Revision as of 18:57, 10 September 2009

Home < Projects:NonparametricSegmentation

Introduction

We propose a non-parametric, probabilistic model for the automatic segmentation of medical images, given a training set of images and corresponding label maps. The resulting inference algorithms we develop rely on pairwise registrations between the test image and individual training images. The training labels are then transferred to the test image and fused to compute a final segmentation of the test subject. Label fusion methods have been shown to yield accurate segmentation, since the use of multiple registrations captures greater inter-subject anatomical variability and improves robustness against occasional registration failures, cf. [1,2,3]. To the best of our knowledge, this project presents the first comprehensive probabilistic framework that rigorously motivates label fusion as a segmentation approach. The proposed framework allows us to compare different label fusion algorithms theoretically and practically. In particular, recent label fusion or multi-atlas segmentation algorithms are interpreted as special cases of our framework.

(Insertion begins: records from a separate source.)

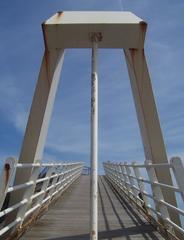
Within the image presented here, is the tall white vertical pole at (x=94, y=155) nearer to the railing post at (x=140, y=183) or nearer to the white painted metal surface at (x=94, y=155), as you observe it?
the white painted metal surface at (x=94, y=155)

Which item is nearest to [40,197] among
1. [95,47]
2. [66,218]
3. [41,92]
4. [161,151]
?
[66,218]

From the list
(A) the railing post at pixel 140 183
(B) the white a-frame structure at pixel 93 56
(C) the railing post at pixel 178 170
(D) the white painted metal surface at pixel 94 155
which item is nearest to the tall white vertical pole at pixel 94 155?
(D) the white painted metal surface at pixel 94 155

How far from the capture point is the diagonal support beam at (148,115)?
665 cm

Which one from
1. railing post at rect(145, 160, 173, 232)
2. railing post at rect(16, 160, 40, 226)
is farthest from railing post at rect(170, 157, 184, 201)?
railing post at rect(16, 160, 40, 226)

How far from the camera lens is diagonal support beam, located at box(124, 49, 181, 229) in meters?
6.65

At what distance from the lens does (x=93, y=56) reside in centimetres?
534

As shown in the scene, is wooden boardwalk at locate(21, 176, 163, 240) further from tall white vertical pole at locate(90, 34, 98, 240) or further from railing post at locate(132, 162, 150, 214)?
tall white vertical pole at locate(90, 34, 98, 240)

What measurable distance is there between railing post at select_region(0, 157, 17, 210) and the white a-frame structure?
7.25ft

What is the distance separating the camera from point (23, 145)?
6836mm

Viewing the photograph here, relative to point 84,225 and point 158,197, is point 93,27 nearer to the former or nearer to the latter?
point 158,197

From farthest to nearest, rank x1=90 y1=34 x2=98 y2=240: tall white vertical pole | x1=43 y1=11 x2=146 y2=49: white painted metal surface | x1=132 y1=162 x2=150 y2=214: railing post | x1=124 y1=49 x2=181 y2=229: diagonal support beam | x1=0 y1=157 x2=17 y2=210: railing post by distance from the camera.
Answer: x1=132 y1=162 x2=150 y2=214: railing post < x1=124 y1=49 x2=181 y2=229: diagonal support beam < x1=43 y1=11 x2=146 y2=49: white painted metal surface < x1=90 y1=34 x2=98 y2=240: tall white vertical pole < x1=0 y1=157 x2=17 y2=210: railing post

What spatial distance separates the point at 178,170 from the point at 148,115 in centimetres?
256

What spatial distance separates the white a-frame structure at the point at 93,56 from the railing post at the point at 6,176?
2.21m

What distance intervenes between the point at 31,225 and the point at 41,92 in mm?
2620
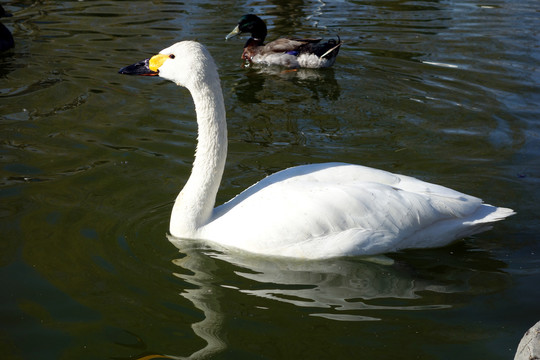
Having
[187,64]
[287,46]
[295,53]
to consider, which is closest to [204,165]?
[187,64]

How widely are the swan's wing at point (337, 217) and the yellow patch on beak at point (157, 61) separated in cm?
130

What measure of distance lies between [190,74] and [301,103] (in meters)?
4.24

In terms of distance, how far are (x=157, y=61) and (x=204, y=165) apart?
91 centimetres

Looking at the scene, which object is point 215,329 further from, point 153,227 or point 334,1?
point 334,1

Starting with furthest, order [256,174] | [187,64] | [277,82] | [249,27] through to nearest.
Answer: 1. [249,27]
2. [277,82]
3. [256,174]
4. [187,64]

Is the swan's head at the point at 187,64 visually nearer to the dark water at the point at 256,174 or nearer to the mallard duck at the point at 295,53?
the dark water at the point at 256,174

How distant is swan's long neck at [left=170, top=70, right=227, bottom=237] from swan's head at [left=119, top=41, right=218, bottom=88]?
77 mm

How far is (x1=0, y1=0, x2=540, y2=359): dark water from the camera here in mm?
4500

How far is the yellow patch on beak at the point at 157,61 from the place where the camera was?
548cm

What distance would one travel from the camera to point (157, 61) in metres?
5.50

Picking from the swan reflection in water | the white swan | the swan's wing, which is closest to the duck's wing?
the white swan

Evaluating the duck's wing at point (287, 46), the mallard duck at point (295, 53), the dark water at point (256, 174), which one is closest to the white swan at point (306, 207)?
the dark water at point (256, 174)

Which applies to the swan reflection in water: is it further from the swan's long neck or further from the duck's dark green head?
the duck's dark green head

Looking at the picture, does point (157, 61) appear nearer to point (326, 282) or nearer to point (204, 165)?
point (204, 165)
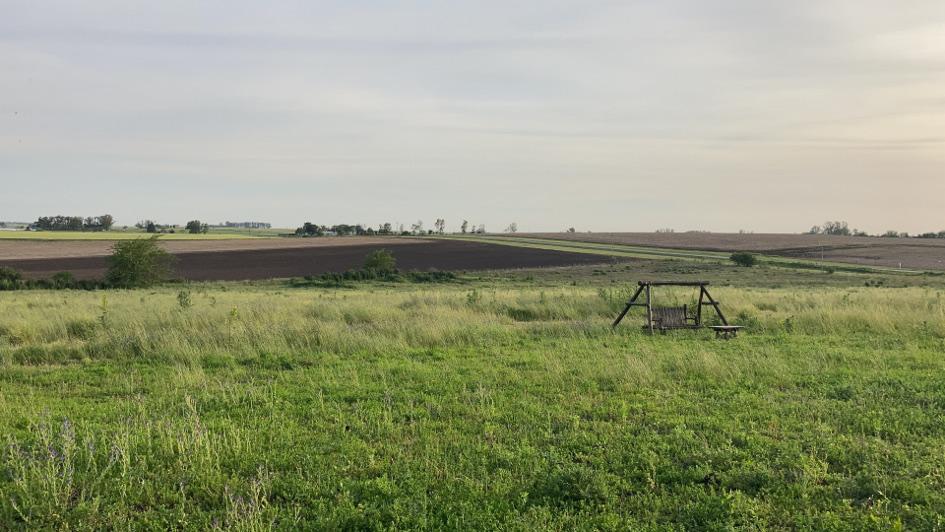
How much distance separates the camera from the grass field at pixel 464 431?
5.03 metres

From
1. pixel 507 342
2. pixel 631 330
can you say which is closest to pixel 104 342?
pixel 507 342

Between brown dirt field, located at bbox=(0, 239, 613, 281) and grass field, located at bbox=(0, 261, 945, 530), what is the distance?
45.8 metres

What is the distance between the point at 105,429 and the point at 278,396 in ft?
7.27

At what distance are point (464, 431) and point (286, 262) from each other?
68456mm

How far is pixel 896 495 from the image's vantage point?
528 centimetres

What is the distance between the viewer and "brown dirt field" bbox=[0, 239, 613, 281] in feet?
187

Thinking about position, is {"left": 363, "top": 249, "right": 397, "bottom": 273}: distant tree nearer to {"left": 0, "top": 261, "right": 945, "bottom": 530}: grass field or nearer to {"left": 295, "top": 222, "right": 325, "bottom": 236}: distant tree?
{"left": 0, "top": 261, "right": 945, "bottom": 530}: grass field

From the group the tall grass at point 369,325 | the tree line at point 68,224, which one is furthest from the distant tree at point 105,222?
the tall grass at point 369,325

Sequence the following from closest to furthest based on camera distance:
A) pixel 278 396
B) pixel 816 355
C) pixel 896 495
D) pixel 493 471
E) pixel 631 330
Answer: pixel 896 495 < pixel 493 471 < pixel 278 396 < pixel 816 355 < pixel 631 330

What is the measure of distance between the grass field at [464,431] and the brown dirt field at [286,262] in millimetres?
45842

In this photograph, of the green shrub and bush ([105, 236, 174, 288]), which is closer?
the green shrub

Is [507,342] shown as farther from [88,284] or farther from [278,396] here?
[88,284]

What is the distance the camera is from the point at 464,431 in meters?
7.02

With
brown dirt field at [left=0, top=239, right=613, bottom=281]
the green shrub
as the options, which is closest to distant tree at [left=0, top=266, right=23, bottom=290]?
brown dirt field at [left=0, top=239, right=613, bottom=281]
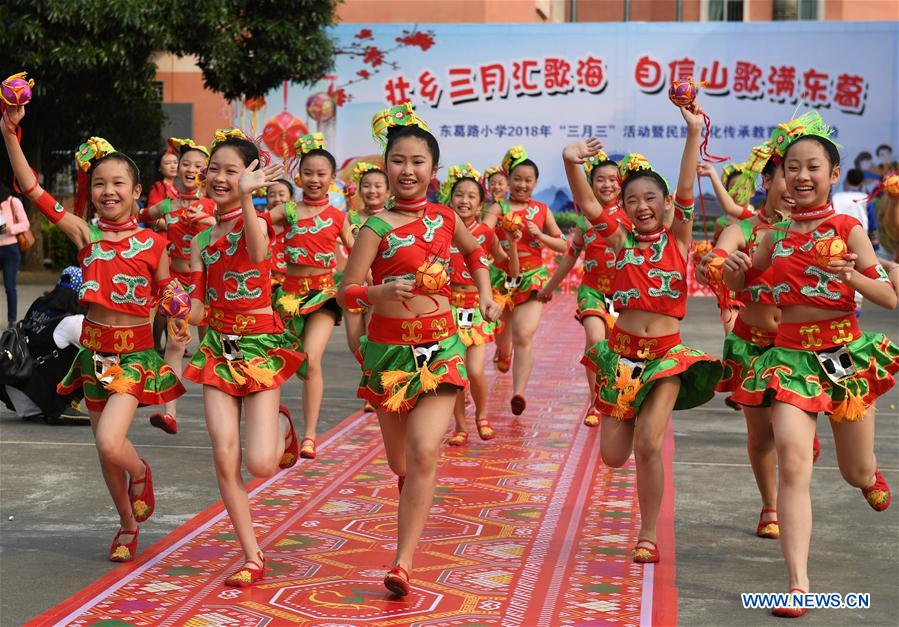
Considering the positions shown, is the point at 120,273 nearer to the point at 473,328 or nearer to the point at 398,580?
the point at 398,580

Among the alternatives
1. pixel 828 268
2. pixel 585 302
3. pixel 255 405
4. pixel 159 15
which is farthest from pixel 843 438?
pixel 159 15

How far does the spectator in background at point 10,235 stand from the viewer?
49.9 ft

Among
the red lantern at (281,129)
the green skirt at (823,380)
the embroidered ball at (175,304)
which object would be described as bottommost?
the green skirt at (823,380)

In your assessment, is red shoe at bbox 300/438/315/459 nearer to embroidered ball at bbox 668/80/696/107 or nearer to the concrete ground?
the concrete ground

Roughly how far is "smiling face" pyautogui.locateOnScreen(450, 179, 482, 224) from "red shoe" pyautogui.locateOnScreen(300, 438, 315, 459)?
2.25 metres

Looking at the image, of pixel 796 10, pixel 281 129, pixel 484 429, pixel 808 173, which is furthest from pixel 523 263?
pixel 796 10

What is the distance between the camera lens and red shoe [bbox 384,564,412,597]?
5340 millimetres

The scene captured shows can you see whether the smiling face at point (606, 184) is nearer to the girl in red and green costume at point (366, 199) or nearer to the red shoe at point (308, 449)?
the girl in red and green costume at point (366, 199)

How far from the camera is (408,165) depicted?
18.8 ft

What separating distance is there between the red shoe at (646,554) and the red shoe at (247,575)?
1.73m

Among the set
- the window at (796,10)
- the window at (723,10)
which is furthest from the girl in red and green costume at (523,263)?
the window at (723,10)

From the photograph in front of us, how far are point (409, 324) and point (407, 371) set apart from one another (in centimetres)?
21

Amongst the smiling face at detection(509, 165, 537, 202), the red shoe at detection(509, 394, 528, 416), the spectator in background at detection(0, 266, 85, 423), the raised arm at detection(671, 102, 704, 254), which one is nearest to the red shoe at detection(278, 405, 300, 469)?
the raised arm at detection(671, 102, 704, 254)

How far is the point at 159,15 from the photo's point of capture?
19266mm
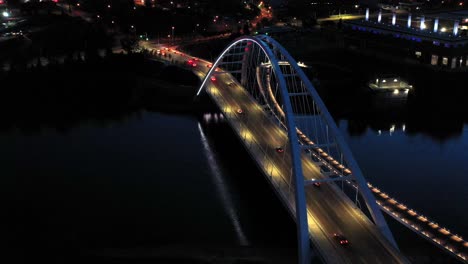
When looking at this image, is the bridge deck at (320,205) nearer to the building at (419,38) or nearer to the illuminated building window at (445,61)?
the illuminated building window at (445,61)

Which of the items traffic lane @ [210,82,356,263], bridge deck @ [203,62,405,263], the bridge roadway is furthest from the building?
traffic lane @ [210,82,356,263]

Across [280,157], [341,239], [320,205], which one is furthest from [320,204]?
[280,157]

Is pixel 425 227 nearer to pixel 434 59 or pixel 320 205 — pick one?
pixel 320 205

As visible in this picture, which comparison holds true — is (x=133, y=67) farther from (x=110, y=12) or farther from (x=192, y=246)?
(x=192, y=246)

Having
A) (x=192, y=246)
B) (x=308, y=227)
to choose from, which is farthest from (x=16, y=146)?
(x=308, y=227)

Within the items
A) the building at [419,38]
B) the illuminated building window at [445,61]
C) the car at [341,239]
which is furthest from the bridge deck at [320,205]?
the building at [419,38]
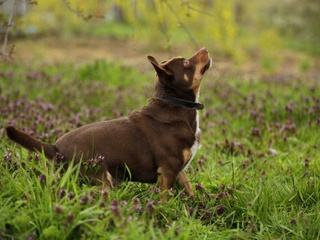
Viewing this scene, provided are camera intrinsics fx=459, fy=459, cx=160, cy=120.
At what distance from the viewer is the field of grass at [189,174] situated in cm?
316

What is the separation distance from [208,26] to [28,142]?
42.3 feet

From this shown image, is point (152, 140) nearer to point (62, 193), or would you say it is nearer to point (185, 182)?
point (185, 182)

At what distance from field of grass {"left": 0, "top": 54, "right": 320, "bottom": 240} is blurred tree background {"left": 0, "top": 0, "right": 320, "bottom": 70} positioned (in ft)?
16.3

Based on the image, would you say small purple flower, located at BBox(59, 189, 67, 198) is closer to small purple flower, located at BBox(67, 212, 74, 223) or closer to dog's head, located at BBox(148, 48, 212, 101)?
small purple flower, located at BBox(67, 212, 74, 223)

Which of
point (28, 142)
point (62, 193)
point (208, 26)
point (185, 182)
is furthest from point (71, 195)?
point (208, 26)

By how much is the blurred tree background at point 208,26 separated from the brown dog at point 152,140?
9027 mm

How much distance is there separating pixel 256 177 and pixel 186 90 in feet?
3.97

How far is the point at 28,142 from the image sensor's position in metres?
3.83

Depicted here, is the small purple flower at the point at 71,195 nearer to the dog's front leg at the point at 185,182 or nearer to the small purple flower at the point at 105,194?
the small purple flower at the point at 105,194

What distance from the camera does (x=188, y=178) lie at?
4.56 metres

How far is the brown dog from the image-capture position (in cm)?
402

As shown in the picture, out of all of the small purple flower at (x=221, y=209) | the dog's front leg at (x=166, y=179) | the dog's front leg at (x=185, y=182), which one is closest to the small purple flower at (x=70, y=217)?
the dog's front leg at (x=166, y=179)

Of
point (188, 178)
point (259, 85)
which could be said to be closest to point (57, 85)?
point (259, 85)

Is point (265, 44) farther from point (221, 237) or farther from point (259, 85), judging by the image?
point (221, 237)
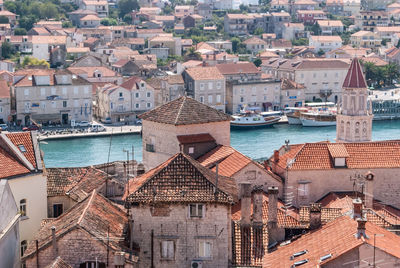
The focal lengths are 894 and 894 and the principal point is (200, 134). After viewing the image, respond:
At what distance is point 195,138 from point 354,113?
16130mm

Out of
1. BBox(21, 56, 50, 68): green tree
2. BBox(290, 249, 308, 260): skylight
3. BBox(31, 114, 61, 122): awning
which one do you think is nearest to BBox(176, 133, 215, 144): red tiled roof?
BBox(290, 249, 308, 260): skylight

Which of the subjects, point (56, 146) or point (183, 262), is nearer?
point (183, 262)

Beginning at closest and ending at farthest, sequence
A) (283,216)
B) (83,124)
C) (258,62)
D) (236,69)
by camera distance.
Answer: (283,216), (83,124), (236,69), (258,62)

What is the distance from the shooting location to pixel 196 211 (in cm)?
2120

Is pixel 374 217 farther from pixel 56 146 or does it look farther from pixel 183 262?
pixel 56 146

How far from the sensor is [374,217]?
83.3ft

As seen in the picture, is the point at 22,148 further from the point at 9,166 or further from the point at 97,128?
the point at 97,128

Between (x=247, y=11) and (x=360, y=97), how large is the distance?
12534 cm

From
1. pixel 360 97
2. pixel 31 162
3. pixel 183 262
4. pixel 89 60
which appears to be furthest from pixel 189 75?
pixel 183 262

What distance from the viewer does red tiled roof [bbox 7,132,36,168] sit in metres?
26.7

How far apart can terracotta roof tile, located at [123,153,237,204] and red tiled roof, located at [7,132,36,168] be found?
240 inches

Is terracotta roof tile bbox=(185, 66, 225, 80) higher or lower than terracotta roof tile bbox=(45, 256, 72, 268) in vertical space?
lower

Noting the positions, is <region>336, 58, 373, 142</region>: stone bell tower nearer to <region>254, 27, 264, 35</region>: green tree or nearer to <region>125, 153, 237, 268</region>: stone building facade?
<region>125, 153, 237, 268</region>: stone building facade

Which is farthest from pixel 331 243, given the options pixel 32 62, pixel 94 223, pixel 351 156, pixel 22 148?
pixel 32 62
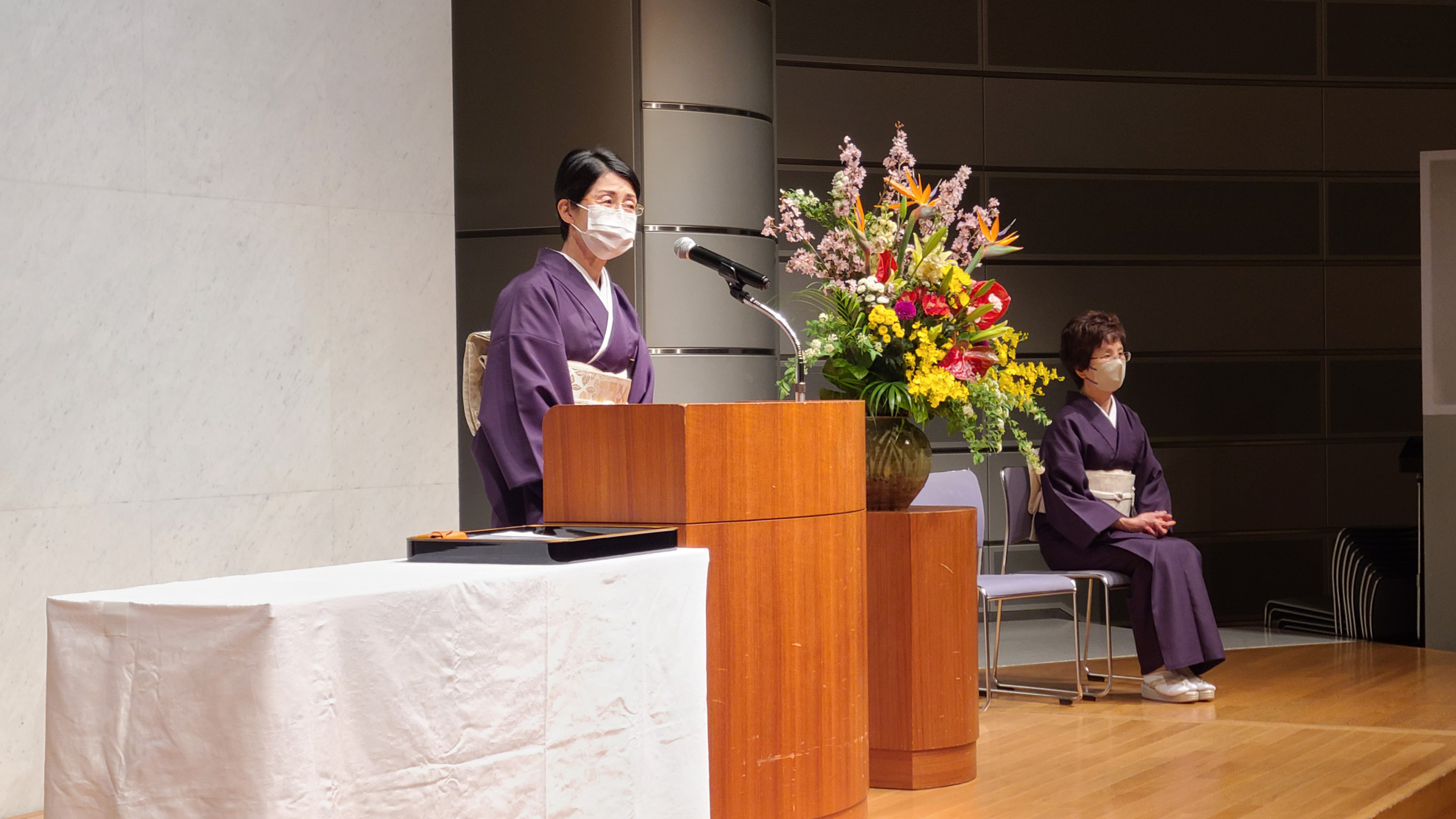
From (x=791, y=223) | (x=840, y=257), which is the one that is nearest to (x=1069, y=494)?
(x=840, y=257)

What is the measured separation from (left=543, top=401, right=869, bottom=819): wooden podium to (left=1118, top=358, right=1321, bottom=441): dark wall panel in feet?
15.2

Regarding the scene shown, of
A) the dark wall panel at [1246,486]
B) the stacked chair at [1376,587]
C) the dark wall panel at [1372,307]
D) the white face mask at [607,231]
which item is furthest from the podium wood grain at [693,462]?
the dark wall panel at [1372,307]

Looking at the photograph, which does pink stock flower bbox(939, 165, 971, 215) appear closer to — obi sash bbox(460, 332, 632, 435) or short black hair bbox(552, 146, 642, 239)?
short black hair bbox(552, 146, 642, 239)

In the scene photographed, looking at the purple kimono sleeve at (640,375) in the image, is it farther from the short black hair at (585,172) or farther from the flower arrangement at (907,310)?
the flower arrangement at (907,310)

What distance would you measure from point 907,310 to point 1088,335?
5.26 ft

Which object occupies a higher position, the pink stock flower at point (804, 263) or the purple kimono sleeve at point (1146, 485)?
the pink stock flower at point (804, 263)

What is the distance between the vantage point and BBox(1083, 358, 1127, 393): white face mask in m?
4.92

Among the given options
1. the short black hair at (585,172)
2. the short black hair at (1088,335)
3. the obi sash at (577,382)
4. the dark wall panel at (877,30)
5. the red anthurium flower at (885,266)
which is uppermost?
the dark wall panel at (877,30)

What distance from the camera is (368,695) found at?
1758 millimetres

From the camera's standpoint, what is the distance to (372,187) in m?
4.17

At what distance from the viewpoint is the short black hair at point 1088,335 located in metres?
4.89

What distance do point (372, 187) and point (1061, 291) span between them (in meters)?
3.71

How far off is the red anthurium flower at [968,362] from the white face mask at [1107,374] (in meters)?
1.42

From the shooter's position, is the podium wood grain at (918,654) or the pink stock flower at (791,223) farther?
the podium wood grain at (918,654)
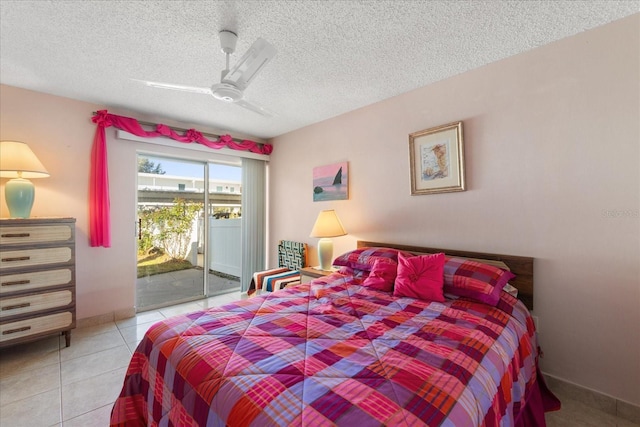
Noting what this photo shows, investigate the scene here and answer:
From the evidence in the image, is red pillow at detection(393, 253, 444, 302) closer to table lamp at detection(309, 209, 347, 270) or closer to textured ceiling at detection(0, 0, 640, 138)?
table lamp at detection(309, 209, 347, 270)

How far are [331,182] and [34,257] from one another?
115 inches

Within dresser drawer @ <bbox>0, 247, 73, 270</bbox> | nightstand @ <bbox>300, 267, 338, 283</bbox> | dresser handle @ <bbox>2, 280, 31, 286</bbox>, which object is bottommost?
nightstand @ <bbox>300, 267, 338, 283</bbox>

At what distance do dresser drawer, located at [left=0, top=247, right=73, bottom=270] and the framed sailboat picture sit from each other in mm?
2613

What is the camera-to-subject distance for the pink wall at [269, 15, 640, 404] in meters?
1.72

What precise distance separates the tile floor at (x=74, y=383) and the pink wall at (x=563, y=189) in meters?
0.38

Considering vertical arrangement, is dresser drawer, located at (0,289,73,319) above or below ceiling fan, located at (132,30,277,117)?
below

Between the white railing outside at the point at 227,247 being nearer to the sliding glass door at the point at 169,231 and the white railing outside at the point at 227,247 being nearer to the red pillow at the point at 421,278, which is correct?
the sliding glass door at the point at 169,231

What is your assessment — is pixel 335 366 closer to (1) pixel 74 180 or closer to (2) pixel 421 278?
(2) pixel 421 278

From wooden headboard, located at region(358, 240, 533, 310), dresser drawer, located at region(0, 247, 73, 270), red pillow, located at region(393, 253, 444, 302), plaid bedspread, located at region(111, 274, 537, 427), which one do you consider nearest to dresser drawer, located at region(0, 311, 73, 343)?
dresser drawer, located at region(0, 247, 73, 270)

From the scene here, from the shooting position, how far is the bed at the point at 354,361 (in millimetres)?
893

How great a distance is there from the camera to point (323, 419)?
0.81 metres

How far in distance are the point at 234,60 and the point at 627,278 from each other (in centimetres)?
305

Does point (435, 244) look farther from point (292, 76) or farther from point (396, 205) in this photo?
point (292, 76)

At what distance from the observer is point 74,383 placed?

We conduct two sets of experiments to validate our framework. In the first set of experiments, we use 39 brain MRI scans – with manually segmented white matter, cerebral cortex, ventricles and subcortical structures – to compare different label fusion algorithms and the widely-used Freesurfer whole-brain segmentation tool. Our results indicate that the proposed framework yields more accurate segmentation than Freesurfer and previous label fusion algorithms. In a second experiment, we use brain MRI scans of 304 subjects to demonstrate that the proposed segmentation tool is sufficiently sensitive to robustly detect hippocampal atrophy that foreshadows the onset of Alzheimer’s Disease.


Literature

[1] X. Artaechevarria, A. Munoz-Barrutia, and C. Ortiz de Solorzano. Combination strategies in multi-atlas image segmentation: Application to brain MR data. IEEE Tran. Med. Imaging, 28(8):1266 – 1277, 2009.

[2] R.A. Heckemann, J.V. Hajnal, P. Aljabar, D. Rueckert, and A. Hammers. Automatic anatomical brain MRI segmentation combining label propagation and decision fusion. Neuroimage, 33(1):115–126, 2006.

[3] T. Rohlfing, R. Brandt, R. Menzel, and C.R. Maurer. Evaluation of atlas selection strategies for atlas-based image segmentation with application to confocal microscopy images of bee brains. NeuroImage, 21(4):1428–1442, 2004.